Victoria écoutait attentivement sa tante. Les larmes avaient cessé, laissant place à de l'admiration et de l'amour. Si sa tante était là en ce moment, elle le serait toujours, quoi qu'en disent ceux qui prétendaient tout savoir sur tout.
- Et si je n'arrive pas à me souvenir ?
- Ton cœur y parviendras toujours, Vicky-chou. Parce qu'il a la meilleure des mémoires pour ce qui compte le plus : les émotions. Tant que tu as ton cœur, tu pourras toujours te sortir de toutes les situations, même les plus dures, les plus horribles. Même quand tu n'y croiras plus, ton cœur ne perdras pas espoir. Parce qu'il en est incapable. Aies confiance en lui, il est le meilleur et le plus fort de tes alliés. Tant qu'il est là et que tu ne laisses personne le détruire, tout ira bien. Ma chérie, tu es forte, bien plus que tous ceux qui t'ont fait du mal un jour, ne l'oublie jamais. Parce que si tu ne te rappelles pas ça, ton cœur n'arrivera pas te convaincre que tu es quelqu'un de vraiment bien. Alors que c'est le cas, et que c'est ce qui te permettra de survivre à tout. Souviens-toi aussi que les morts sont toujours là. Dans ton cœur, dans ton esprit, et dans tous les endroits où ils sont un jour allés. Et ils ne veulent que ton bien. Alors au lieu de les pleurer, honore-les. C'est ce qu'ils veulent le plus. Ils peuvent très bien se pleurer eux-mêmes. Et la plupart l'ont déjà bien assez fait quand ils étaient vivants.
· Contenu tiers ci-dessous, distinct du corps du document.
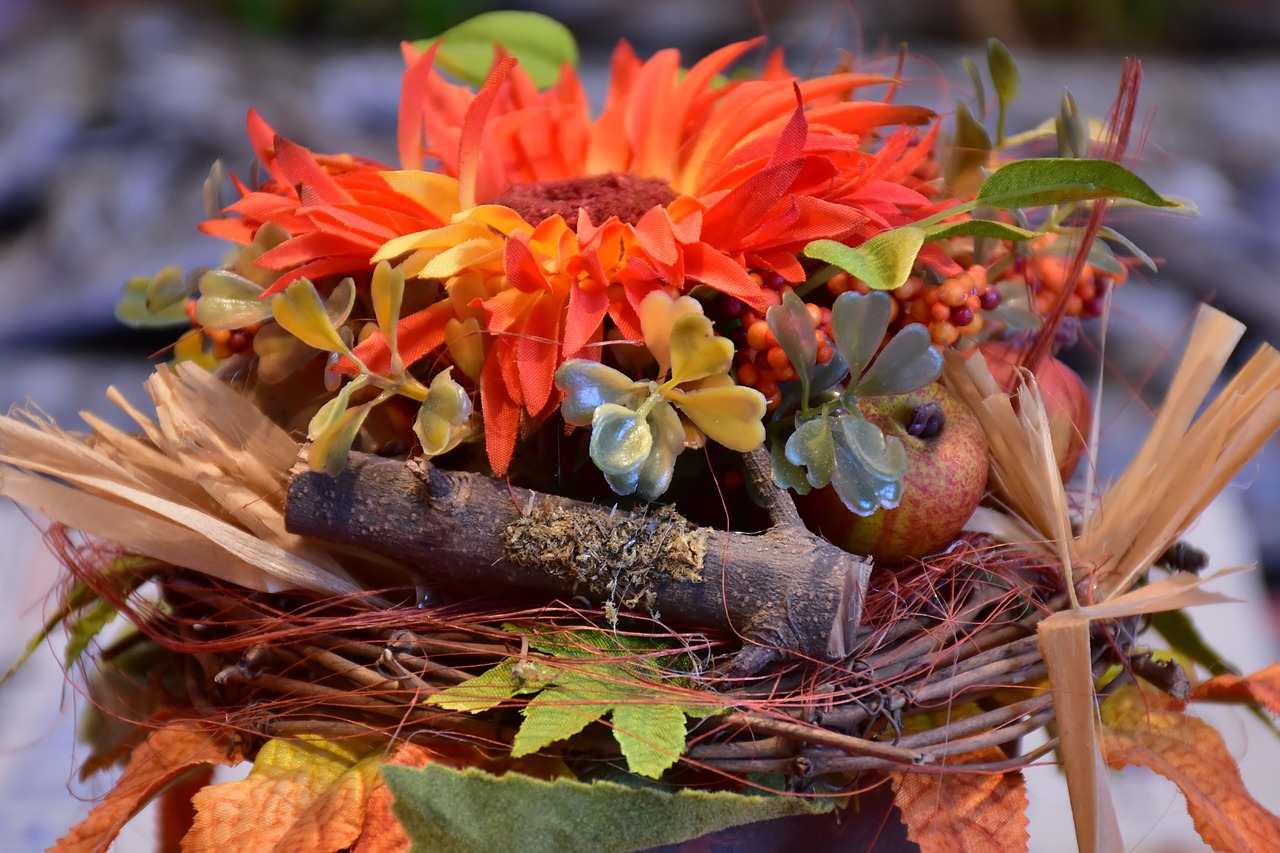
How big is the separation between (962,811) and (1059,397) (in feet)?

- Tu le crois vraiment ? Tout ce que tu me dis, tu en es vraiment persuadée ?
- Bien sûr. Je ne mens jamais aux gens que j'aime. Maintenant, voyons voir si tu m'as bien écoutée. Que dois-tu faire si tu vas mal ?
- Me rappeler de tous mes moments de joie, parce qu'ils sont éternels.
- Exactement, ma chérie. Maintenant, dors. Laisse ton cœur chanter ton rire à la Lune. Et surtout, laisse cette musique te bercer. Bonne nuit, mon ange. Bonne vie, mon ange.